Die Turnpause

Die Turnpause. Wen der Weg an einem „höheren Schulhof“ zur Zeit einer Schulpause vorbeiführt, der sieht seit einigen Wochen hier und da in preußischen Landen ein ungewohntes Bild. Längst hat es geläutet und der Schwarm hat sich verlaufen, aber eine Klasse ist zurückgeblieben. Freiübungen werden gemacht, es sieht etwas nach „Müllern“ aus, aber der Turnlehrer ist nicht dabei, sondern ein richtiger Professor. Und siehe da, jetzt hat der würdige Herr sich sogar in Trab gesetzt und die ganze Gesellschaft läuft hinter ihm her! Will der Herr seinen Schülern die olympischen Spiele der Griechen erklären, oder ist er Naturwissenschaftler und will einen physiologischen Versuch machen? Er wird doch nicht etwa die kostbare Zeit eines Hauptfaches auf Allotria verwenden!

- Gegebene Einträge:

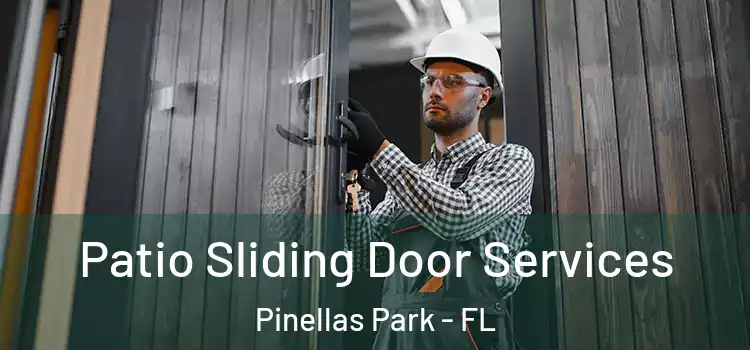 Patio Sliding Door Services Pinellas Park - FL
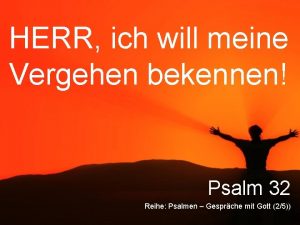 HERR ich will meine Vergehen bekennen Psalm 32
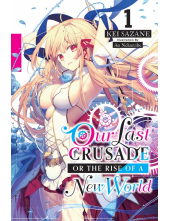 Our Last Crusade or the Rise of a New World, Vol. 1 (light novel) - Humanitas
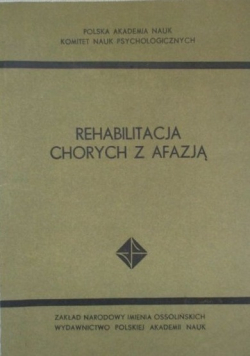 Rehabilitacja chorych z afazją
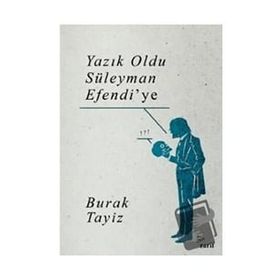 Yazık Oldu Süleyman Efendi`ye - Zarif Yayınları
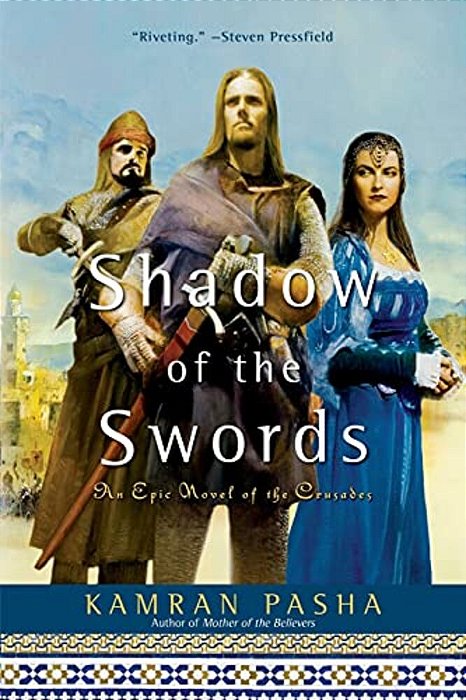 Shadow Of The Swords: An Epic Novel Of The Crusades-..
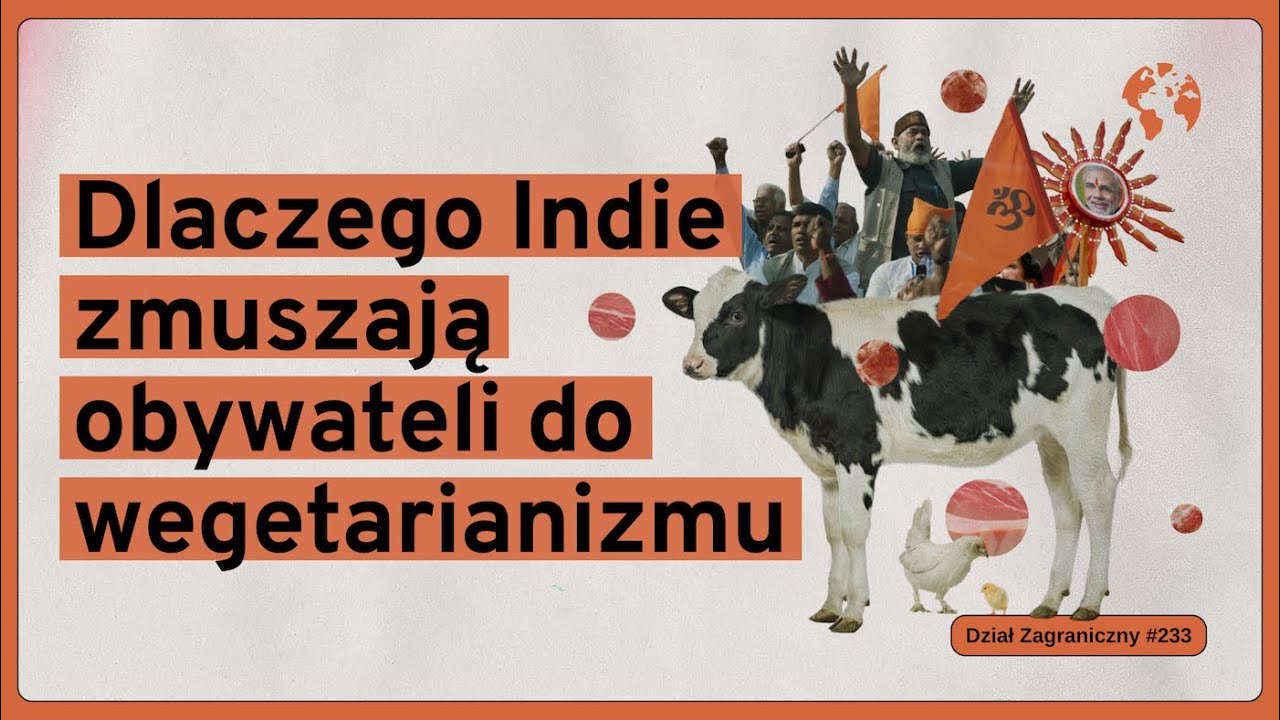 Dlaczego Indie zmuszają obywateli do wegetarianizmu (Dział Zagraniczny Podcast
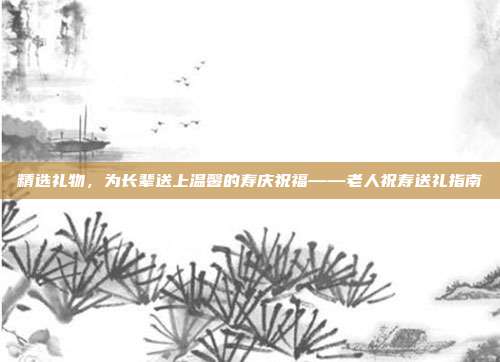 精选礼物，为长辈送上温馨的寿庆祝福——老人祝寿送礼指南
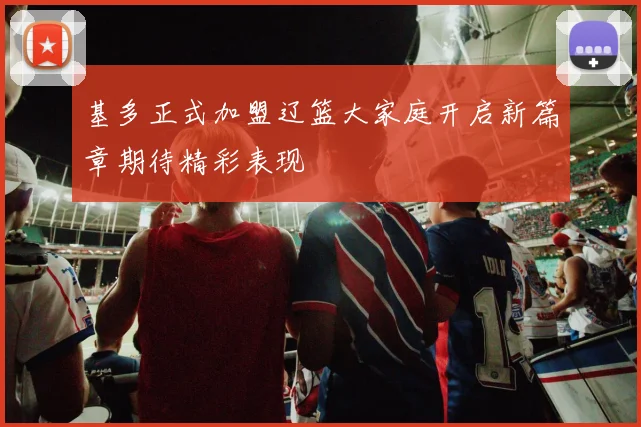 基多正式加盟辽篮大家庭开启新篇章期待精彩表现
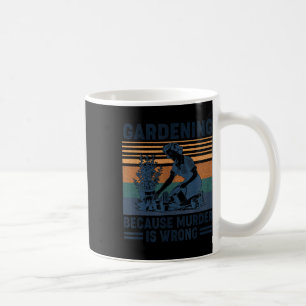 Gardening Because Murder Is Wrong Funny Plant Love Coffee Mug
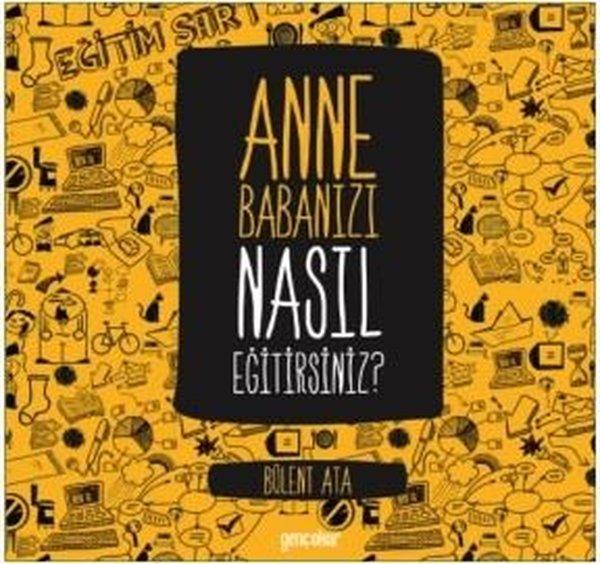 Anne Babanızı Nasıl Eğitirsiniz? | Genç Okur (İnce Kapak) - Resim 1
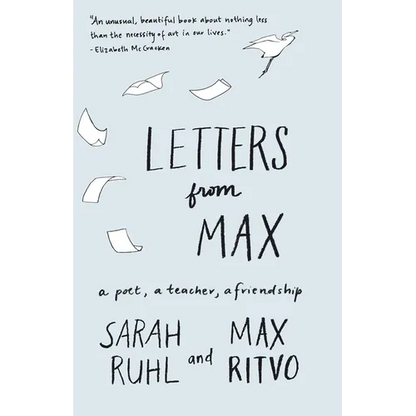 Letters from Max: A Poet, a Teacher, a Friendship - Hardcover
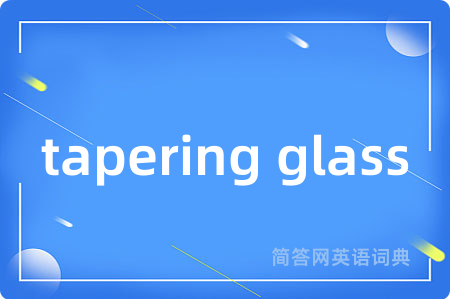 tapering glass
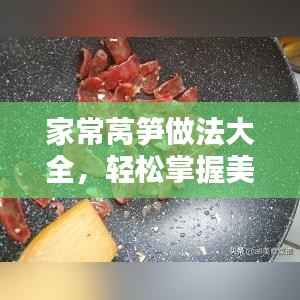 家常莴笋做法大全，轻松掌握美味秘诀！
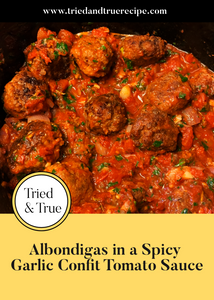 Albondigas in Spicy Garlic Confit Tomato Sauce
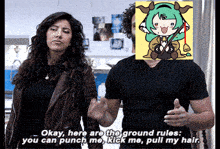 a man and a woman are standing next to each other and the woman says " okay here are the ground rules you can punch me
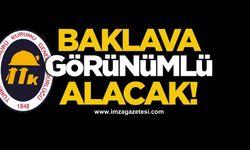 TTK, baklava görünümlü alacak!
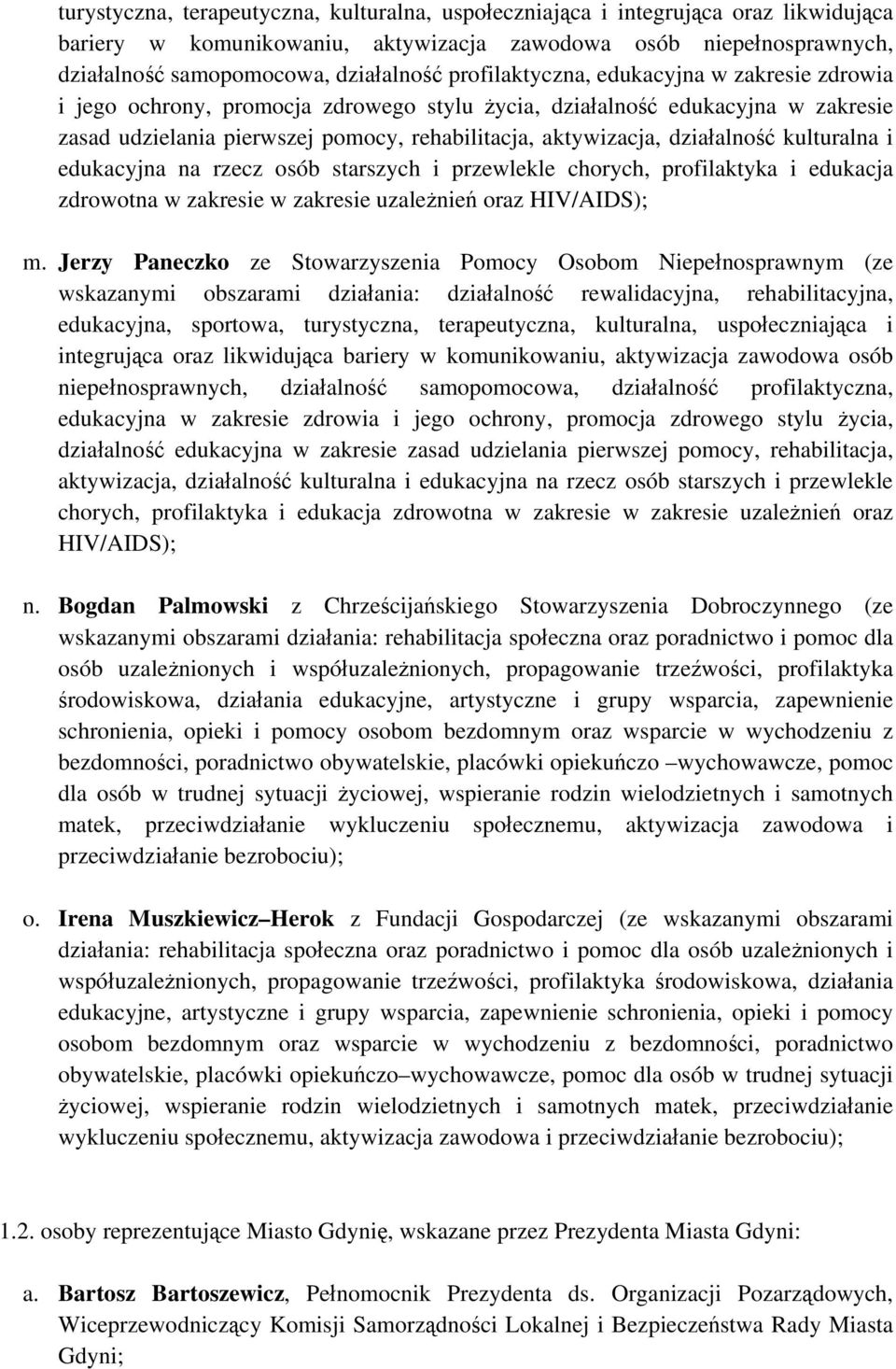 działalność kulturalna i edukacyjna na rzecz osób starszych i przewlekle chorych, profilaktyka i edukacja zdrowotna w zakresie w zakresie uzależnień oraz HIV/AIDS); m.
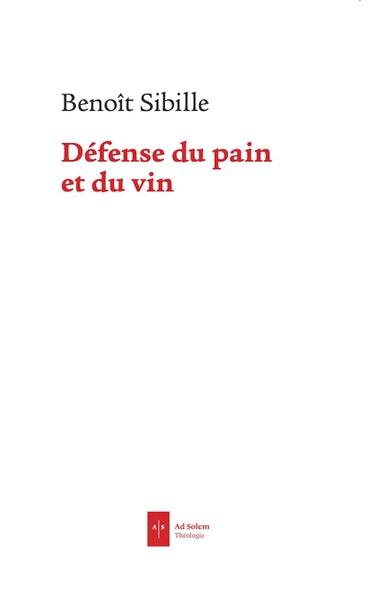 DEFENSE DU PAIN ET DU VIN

- Aufgabe A:
Überarbeite den Textausschnitt über die Turnpause: Gib die Stelle beginnend bei „Die Turnpause. Wen“ und endend bei „auf Allotria verwenden!“ erneut wieder und setze dabei „Sportlehrer“ an die Stelle von „Turnlehrer“.
- Aufgabe B:
Wer leitet im Textausschnitt über die Turnpause die Freiübungen, wenn nicht der Turnlehrer?

- Lösung A:
Die Turnpause. Wen der Weg an einem „höheren Schulhof“ zur Zeit einer Schulpause vorbeiführt, der sieht seit einigen Wochen hier und da in preußischen Landen ein ungewohntes Bild. Längst hat es geläutet und der Schwarm hat sich verlaufen, aber eine Klasse ist zurückgeblieben. Freiübungen werden gemacht, es sieht etwas nach „Müllern“ aus, aber der Sportlehrer ist nicht dabei, sondern ein richtiger Professor. Und siehe da, jetzt hat der würdige Herr sich sogar in Trab gesetzt und die ganze Gesellschaft läuft hinter ihm her! Will der Herr seinen Schülern die olympischen Spiele der Griechen erklären, oder ist er Naturwissenschaftler und will einen physiologischen Versuch machen? Er wird doch nicht etwa die kostbare Zeit eines Hauptfaches auf Allotria verwenden!

- Lösung B:
Ein richtiger Professor.